- [EXTRAIT DE PAGE]
>>

Milan, 1913 : Mario Prada, artisan maroquinier, ouvre une petite boutique sous la Galleria Vittorio Emmanuele, qui attire rapidement une riche clientèle grâce à la qualité de ses créations. Il nommera l'entreprise « Fratelli Prada ».
Quelques 50 ans plus tard, l'enseigne a prospéré, et repose sur des bases solides. Et c'est ici qu'intervient la petite-fille de Mario, Miuccia. Elle a étudié les sciences politiques à l'université de la ville, mais a aussi suivi une formation de comédienne au Piccolo Teatro ; et pourtant, elle abandonne tout pour prendre les rênes de l'enseigne de sa famille.
Son cursus atypique lui a donné un double talent, artistique et commercial, qu'elle usera pour insuffler un vent de nouveauté chez Prada. Dès son arrivée, elle signe un accord avec la société IPI, spécialisée dans les productions en cuir, pour la réalisation de la maroquinerie qu'elle dessinera, et elle s'associe avec son mari Patrizio Bertelli, industriel toscan, designer puis PDG de Prada, avec qui elle construira tout un empire.
Les chaussures, les sacs, les accessoires Prada nouvelle génération marquent un tournant stylistique de l'enseigne : ils sont moins classiques et s'adressent à une clientèle jeune et chic. Prada se veut désormais dans l'air du temps, et ne regarde plus en arrière. C'est d'ailleurs grâce à des innovations telles que le sac en nylon qu'elle se fait peu à peu connaître dans le monde de la maroquinerie de luxe.
Mais Miuccia a l'ambition d'aller beaucoup plus loin, et en 1988, elle lance une première collection de vêtements féminins. Les mots d'ordre chez Prada seront élégance, qualité et originalité, si bien que les vêtements de la maison deviennent extrêmement populaires.
L'arrivée en 1990 de Marc Audibet à la direction artistique de l'enseigne participe également à la renommée internationale de celle-ci, et des centaines de boutiques Prada se disséminent sur tout le globe. Cependant, cette collaboration est de courte durée, et Miuccia continue seule son ascension.

<<

- [DONNÉES EXTRAITES]
>>

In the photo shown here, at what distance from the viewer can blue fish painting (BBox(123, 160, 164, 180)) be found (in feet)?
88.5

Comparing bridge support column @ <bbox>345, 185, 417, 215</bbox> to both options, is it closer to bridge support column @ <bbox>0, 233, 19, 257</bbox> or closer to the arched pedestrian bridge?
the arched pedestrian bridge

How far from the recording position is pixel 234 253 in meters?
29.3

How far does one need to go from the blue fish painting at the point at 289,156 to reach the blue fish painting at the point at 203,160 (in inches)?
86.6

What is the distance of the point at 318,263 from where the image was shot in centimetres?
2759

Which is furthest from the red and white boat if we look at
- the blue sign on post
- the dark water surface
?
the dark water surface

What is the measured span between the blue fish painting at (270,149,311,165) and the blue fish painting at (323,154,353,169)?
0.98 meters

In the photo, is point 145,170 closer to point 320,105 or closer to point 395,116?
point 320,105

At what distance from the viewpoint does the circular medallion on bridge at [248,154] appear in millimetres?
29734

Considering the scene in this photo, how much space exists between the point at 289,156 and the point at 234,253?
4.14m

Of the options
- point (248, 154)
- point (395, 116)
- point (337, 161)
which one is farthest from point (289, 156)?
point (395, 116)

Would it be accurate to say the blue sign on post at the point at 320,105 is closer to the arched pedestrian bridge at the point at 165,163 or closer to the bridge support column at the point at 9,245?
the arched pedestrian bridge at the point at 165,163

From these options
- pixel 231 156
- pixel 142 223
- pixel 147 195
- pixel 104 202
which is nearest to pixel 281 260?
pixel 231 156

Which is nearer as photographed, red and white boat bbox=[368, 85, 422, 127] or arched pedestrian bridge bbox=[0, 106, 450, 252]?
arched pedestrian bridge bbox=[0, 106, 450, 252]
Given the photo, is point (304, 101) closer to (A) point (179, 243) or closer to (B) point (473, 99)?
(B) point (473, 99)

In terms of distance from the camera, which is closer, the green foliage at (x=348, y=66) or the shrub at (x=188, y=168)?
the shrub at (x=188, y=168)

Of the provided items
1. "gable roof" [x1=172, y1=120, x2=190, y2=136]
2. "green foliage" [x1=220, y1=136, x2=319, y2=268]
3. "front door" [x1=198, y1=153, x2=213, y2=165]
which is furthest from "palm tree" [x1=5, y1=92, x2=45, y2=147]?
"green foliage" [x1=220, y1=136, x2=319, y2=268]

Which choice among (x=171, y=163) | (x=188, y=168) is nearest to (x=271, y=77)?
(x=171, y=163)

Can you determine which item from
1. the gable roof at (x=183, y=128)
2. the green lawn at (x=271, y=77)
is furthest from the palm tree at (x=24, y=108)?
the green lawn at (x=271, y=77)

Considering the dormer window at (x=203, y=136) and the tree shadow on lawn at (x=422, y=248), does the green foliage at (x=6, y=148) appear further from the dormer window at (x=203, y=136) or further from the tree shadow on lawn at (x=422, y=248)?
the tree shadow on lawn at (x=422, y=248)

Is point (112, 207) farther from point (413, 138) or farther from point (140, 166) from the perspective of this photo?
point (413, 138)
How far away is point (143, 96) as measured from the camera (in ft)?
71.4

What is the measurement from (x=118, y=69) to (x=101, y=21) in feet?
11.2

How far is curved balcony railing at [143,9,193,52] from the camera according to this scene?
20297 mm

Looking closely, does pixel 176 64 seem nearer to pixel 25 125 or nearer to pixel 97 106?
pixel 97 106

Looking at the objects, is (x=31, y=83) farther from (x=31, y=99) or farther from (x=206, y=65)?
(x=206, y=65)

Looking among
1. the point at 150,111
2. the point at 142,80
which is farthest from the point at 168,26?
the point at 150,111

<<

- [TRAVAIL DEMANDÉ]
- a) Traduisez en anglais la phrase suivante, tirée de l'extrait sur l'histoire de Prada : « Prada se veut désormais dans l'air du temps, et ne regarde plus en arrière. »
- b) Restituez à l'identique les entrées ci-dessus, en commençant à la ligne qui contient « Looking at the » et en terminant à la fin des entrées, ces deux bornes comprises.

- [CORRIGÉ]
- a) Prada now aims to be in tune with the times, and no longer looks back.

- b)
Looking at the objects, is (x=31, y=83) farther from (x=31, y=99) or farther from (x=206, y=65)?
(x=206, y=65)

Looking among
1. the point at 150,111
2. the point at 142,80
which is farthest from the point at 168,26?
the point at 150,111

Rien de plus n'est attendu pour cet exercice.